*Ausgangstext*.
_ _ _ _ _
1931 schuf der Katalane Salvador Dali (1904 – 1989) sein Gemälde „Die weichen Uhren“ (oder „Die Beständigkeit der Erinnerung“). Es wurde zu einem der Schlüsselbilder des Surrealismus.
Auf die Frage, was denn wirklich sei, scheint sich eine einfache Antwort finden zu lassen. Also beziehen wir den Wirklichkeitsbegriff auf alles das, was wir mit unseren Sinnesorganen wahrnehmen können. Aber Mitte der 20er Jahren begannen Schriftsteller und Künstler, über die Wirklichkeit hinauszugehen, um auch das einfangen und umsetzen zu können, was sich der von der Vernunft kontrollierten Wahrnehmung entzieht – das automatische Denken und Reagieren, das Unterbewußte, die Traumwelten. Diese Künstler wollten nichts erfinden, sondern die verdrängten Bilder vor Augen führen. So erweiterten sie den Realismus zum Über- oder Sur-Realismus. Wortführer war Andre? Breton. Max Ernst, Jean Miro? und Rene? Magritte wurden zu exponierten Künstlern des Surrealismus.
Salvador Dali stieß erst 1928 zu der Bewegung und wurde bald zu deren bekanntester und auch immer wieder umstrittestener Figur. Seine surreale Malerei bestach dadurch, daß die aus dem Unterbewußten geschöpften Motive mit einer Raffinesse und in einer solchen traditionell perfekten Technik komponiert waren, daß sie wirklich und vorstellbar wurden. Dali, der aus Spanien nach Paris übergesiedelt war, schien unerschöpflich bei der Ausgestaltung von Visionen zu sein, in denen nicht nur ungewohnte Dinge zueinander gebracht wurden, sondern in denen er sie auch beliebig verformte.
_ _ _ _ _
*Datenauszüge*.
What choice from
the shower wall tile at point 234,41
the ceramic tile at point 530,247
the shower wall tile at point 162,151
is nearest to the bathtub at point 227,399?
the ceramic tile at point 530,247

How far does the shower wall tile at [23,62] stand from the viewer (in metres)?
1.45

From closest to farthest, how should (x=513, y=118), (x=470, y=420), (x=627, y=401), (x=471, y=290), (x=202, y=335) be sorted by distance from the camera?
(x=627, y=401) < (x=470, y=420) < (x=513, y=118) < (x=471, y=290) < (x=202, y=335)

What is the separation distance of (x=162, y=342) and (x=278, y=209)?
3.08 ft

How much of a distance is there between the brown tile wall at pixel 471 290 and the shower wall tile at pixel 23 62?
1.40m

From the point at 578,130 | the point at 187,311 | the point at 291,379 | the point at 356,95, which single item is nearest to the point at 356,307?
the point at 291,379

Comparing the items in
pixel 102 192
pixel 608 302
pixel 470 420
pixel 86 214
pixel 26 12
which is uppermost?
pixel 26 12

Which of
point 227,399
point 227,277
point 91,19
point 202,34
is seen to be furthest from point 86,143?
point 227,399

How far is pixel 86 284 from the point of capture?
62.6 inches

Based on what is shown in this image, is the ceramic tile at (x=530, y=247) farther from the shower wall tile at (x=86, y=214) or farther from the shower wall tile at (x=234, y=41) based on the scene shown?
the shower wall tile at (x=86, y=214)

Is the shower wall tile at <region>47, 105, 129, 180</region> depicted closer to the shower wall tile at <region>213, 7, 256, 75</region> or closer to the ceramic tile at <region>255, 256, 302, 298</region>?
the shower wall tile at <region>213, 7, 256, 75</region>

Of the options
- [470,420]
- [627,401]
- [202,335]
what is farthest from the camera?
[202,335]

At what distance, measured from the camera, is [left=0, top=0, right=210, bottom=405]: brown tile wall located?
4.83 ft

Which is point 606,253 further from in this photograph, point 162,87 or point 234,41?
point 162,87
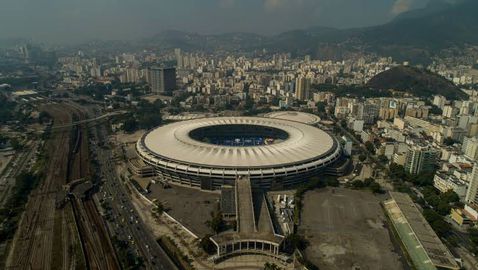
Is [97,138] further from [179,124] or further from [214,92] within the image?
[214,92]

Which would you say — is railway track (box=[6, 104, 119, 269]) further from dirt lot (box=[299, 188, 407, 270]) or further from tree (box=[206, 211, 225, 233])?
dirt lot (box=[299, 188, 407, 270])

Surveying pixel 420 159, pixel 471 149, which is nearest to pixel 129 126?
pixel 420 159

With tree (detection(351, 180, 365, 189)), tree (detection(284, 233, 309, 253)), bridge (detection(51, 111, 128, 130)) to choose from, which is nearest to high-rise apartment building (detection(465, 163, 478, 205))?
tree (detection(351, 180, 365, 189))

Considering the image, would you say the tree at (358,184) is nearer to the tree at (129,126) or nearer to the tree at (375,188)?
the tree at (375,188)

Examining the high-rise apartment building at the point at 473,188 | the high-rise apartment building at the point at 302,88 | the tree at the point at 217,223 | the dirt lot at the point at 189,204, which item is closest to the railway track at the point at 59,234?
the dirt lot at the point at 189,204

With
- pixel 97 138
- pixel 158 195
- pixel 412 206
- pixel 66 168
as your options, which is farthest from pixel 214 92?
pixel 412 206
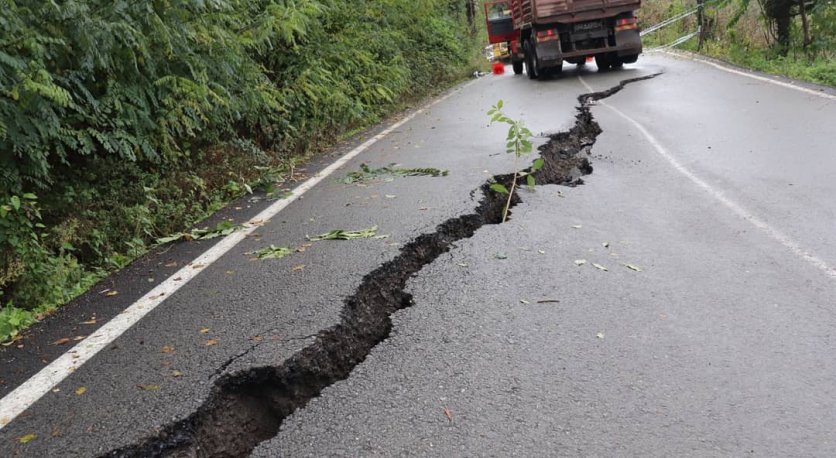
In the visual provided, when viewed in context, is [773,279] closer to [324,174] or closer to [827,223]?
[827,223]

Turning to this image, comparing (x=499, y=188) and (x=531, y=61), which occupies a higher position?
(x=531, y=61)

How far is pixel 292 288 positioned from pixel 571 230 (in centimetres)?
207

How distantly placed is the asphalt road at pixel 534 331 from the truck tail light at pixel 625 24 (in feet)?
38.2

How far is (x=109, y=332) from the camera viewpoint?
11.2 ft

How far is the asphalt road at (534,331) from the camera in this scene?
240cm

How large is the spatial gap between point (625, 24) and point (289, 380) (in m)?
16.3

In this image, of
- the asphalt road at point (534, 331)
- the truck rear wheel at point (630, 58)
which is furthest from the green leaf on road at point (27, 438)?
the truck rear wheel at point (630, 58)

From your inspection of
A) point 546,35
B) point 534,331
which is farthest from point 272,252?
point 546,35

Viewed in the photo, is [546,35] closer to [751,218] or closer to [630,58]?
[630,58]

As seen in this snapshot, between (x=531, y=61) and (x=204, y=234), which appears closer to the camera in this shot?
(x=204, y=234)

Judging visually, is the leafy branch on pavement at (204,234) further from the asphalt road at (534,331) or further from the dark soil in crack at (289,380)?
the dark soil in crack at (289,380)

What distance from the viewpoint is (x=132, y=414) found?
257 centimetres

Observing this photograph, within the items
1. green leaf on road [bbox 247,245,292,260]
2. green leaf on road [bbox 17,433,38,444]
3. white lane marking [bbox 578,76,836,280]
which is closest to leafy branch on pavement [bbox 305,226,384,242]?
green leaf on road [bbox 247,245,292,260]

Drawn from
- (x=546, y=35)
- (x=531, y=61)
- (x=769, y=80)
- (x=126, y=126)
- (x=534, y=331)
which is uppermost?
(x=546, y=35)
_ _ _ _ _
*Aufgabe A*. Übernimm aus dem Ausgangstext wortgetreu den Abschnitt von „Auf die Frage, was“ bis „Künstlern des Surrealismus.“.
*Aufgabe B*. In welchem Jahr stieß Salvador Dali laut dem Ausgangstext zur Bewegung des Surrealismus?
Die Zeilen stammen aus einer anderen Quelle als der Ausgangstext.

*Schriftliche Antwort A*.
Auf die Frage, was denn wirklich sei, scheint sich eine einfache Antwort finden zu lassen. Also beziehen wir den Wirklichkeitsbegriff auf alles das, was wir mit unseren Sinnesorganen wahrnehmen können. Aber Mitte der 20er Jahren begannen Schriftsteller und Künstler, über die Wirklichkeit hinauszugehen, um auch das einfangen und umsetzen zu können, was sich der von der Vernunft kontrollierten Wahrnehmung entzieht – das automatische Denken und Reagieren, das Unterbewußte, die Traumwelten. Diese Künstler wollten nichts erfinden, sondern die verdrängten Bilder vor Augen führen. So erweiterten sie den Realismus zum Über- oder Sur-Realismus. Wortführer war Andre? Breton. Max Ernst, Jean Miro? und Rene? Magritte wurden zu exponierten Künstlern des Surrealismus.

*Schriftliche Antwort B*. 1928